Performance decrease when running 30+ VMs simultaneously
Posted: 31. Jan 2017, 19:12
Hi there,
Let's clear up the host machine first, so you don't think I'm trying some nonsense with a lowcost laptop.
It is a blade server with:
- 2x Xeon E5-2699 v3
- 630 GB RAM (2133 MHz)
Part of the RAM (200 GB) is used as a RamDisk (tmpfs).
Currently I'm using VirtualBox 5.1.8 (r111374)
I have created 2 virtual machines, Win7x86 & Win7x64. They have the same settings:
- 2 CPU cores
- 4 GB RAM
- "paravirtualization interface" set to "legacy", because I've created them in VBox 4.x before
- host-only net adapter
Everything else is left as default.
Each of the machines is link-cloned 40x. All of the 82 machines reside in the RamDisk.
I run and use only the cloned machines.
They are part of a dynamic malware analysis framework called cuckoo ( cuckoosandbox org ), you might've heard of it.
Because of that, the machines are frequently in the cycle of start, poweroff, revert.
Now to the problem - I'm experiencing a significant performance decrease over a few minutes.
At first, when every VM is powered-off and the framework will start them all at once, there is apparently no problem.

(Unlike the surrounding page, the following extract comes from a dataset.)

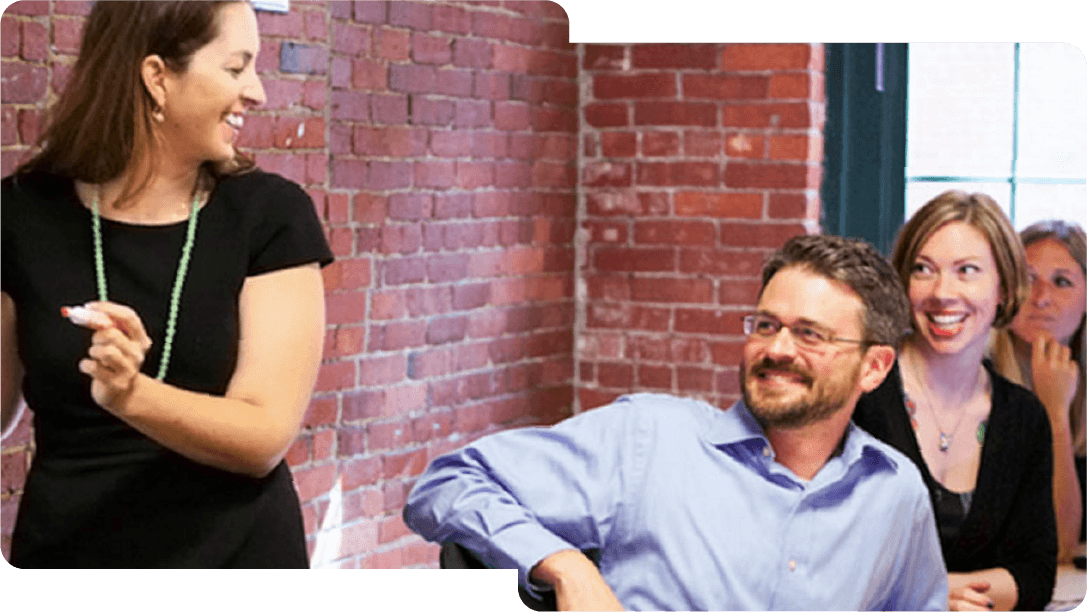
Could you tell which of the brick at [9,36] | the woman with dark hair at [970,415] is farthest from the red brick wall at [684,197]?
the brick at [9,36]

They run smoothly.
Average time of the "startvm" command is about 7-10 seconds.
A few minutes and a few reverts/starts later, the "startvm" command starts to struggle and the duration goes up to minutes - I've seen 6-10 minutes are not rare.
The count of concurrent running machines drops from 80 to 15 (sometimes even less, like 6).
More strangely, the CPU is literally bored during those long lasting "startvm" commands, as the load is at ~12.
Note that no disk I/O is performed (I'm monitoring it), everything is happening in the RAM.
Another observation I made is that, when I was talking about how the duration of the "startvm" goes up to few minutes, they are all started at once.
For example: 10 machines are running, 50 machines are in the "startvm" state, after a 6 minutes 30 of them are suddenly started.
I have no idea why is this happening. It looks to me like some mutex/lock (in VBoxSVC?) is preventing them to start.
Has anyone else experienced - or, even better, solved - this problem? Or is it a limitation of the VirtualBox? Or is it some bug in the VirtualBox?
If anyone is interested in more details, I'd be pleased to provide them.
Let's clear up the host machine first, so you don't think I'm trying some nonsense with a lowcost laptop.
It is a blade server with:
- 2x Xeon E5-2699 v3
- 630 GB RAM (2133 MHz)
Part of the RAM (200 GB) is used as a RamDisk (tmpfs).
Currently I'm using VirtualBox 5.1.8 (r111374)
I have created 2 virtual machines, Win7x86 & Win7x64. They have the same settings:
- 2 CPU cores
- 4 GB RAM
- "paravirtualization interface" set to "legacy", because I've created them in VBox 4.x before
- host-only net adapter
Everything else is left as default.
Each of the machines is link-cloned 40x. All of the 82 machines reside in the RamDisk.
I run and use only the cloned machines.
They are part of a dynamic malware analysis framework called cuckoo ( cuckoosandbox org ), you might've heard of it.
Because of that, the machines are frequently in the cycle of start, poweroff, revert.
Now to the problem - I'm experiencing a significant performance decrease over a few minutes.
At first, when every VM is powered-off and the framework will start them all at once, there is apparently no problem. They run smoothly.
Average time of the "startvm" command is about 7-10 seconds.
A few minutes and a few reverts/starts later, the "startvm" command starts to struggle and the duration goes up to minutes - I've seen 6-10 minutes are not rare.
The count of concurrent running machines drops from 80 to 15 (sometimes even less, like 6).
More strangely, the CPU is literally bored during those long lasting "startvm" commands, as the load is at ~12.
Note that no disk I/O is performed (I'm monitoring it), everything is happening in the RAM.
Another observation I made is that, when I was talking about how the duration of the "startvm" goes up to few minutes, they are all started at once.
For example: 10 machines are running, 50 machines are in the "startvm" state, after a 6 minutes 30 of them are suddenly started.
I have no idea why is this happening. It looks to me like some mutex/lock (in VBoxSVC?) is preventing them to start.
Has anyone else experienced - or, even better, solved - this problem? Or is it a limitation of the VirtualBox? Or is it some bug in the VirtualBox?
If anyone is interested in more details, I'd be pleased to provide them.